Hıristiyanlığın üçüncü önemli mezhebi ise Protestanlıktır. Almanya’da 1517’de Martin LUTHER ile ortaya çıkmıştır.
***
PROTESTAN, Almanca bir kelimedir. Protesto: İtiraz eden, başkaldıran anlamlarına gelir. 
M.Luther, 31 Ekim 1517’de Wittenberg Kilisesi’nin (Almanya) duvarına Katolik Kilisesi’nin yanlışlarını gösterir 95 maddelik bir itiraz metnini asar. İşte böylece Protestanlık hareketi başlamış olur. 
Luther’in düşünceleri Katolik Avrupa’da geniş yankı uyandırır ve kısa zamanda büyük taraftar toplar. Protestanlık Mezhebi daha sonra üç yoruma ayrılır: Lutheryanizm, Kalvinizm, Anglikanizm. Hatta bu alt kollar farklı yorumlarla on alt ekole daha ayrılmıştır.
Şimdi, Protestanlığın doğuşu ile birlikte Osmanlı Devleti’nin bu durum karşısındaki siyasetine bakalım.
***
TOPKAPI SARAYI Müzesi Arşivi’nde Kanuni Sultan Süleyman’a sunulan bir Osmanlı casus (casus olan kişi bir tacirdir. İsmi Dhuka’dır. Bu casus 1529 ila 1531 arasını raporlamıştır) raporunda şöyle der: 
“Martin Luther adında biri kendiliğinden bir din kurup (uydurup, ortaya çıkarıp) alçak İspanya’nın batı taraflarında muhalefet edip ve 30 bin asker toplayıp İspanyollarla savaşmış…” (Prof.H.İnalcık, Osmanlı Tarihinde İslamiyet ve Devlet, İş.Bank.Y.,s.185-186). 

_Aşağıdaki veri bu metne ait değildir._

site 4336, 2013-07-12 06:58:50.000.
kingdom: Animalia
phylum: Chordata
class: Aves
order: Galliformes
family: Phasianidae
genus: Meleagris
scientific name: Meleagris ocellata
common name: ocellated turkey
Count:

Osmanlı İmparatorluğu, istihbarat teşkilatı vasıtasıyla bu şekilde bilgileri temin ederek, Avrupa’da yaşanan dini bölünmeden ve bu bölünme sonrasında ortaya çıkan kargaşadan haberdardır.  
***
KANUNİ’nin 1529 yılındaki Viyana kuşatması Avrupa’yı derinden sarsmıştır. 
Özellikle Almanya bu Osmanlı akınlarından ürkerek Protestan beylere yani Luthercilere birçok ödün vermiştir. Almanya’da “Türk korkusu” (Türkenfurcht) bir gerçekti; Bir Osmanlı istilası yakın bir tehlike olarak hissediliyordu. Almanya’da Osmanlı tehlikesine karşı Türk çanı (Türckenglocken) ve Türk vergisi ihdas olunmuştu (H.İnalcık, s.187). 
Hatta Almanya’da çıkan ilk gazetede (Newe Zeitung) yazar şöyle diyor: “Hıristiyan dünyası için kudretli sultana boyun eğmek ve haraç ödemek en iyi yoldur, adaletle ve âlicenaplıkla bizi idare etmesine güvenebiliriz”. M.Luther ise önceleri Türkler için: “Türk’e karşı direnme Tanrı’nın iradesine karşı gelmektir” diyordu (H.İnalcık, s.187-188).
***
PROTESTANLIK Avrupa’da Osmanlıların egemen olduğu bölgelerde himaye görüyor ve hızla yayılıyordu. Lutherci vaizler, Osmanlı Macaristan’ına rahatça gidip yeni mezhebin propagandasını yapabiliyorlardı. Bu arada Katolikler Protestanlara çok büyük düşman gözüyle bakıyor ve onların Hıristiyanlık için Türklerden daha kötü olduklarını söylüyorlardı (H.İnalcık, s.189). 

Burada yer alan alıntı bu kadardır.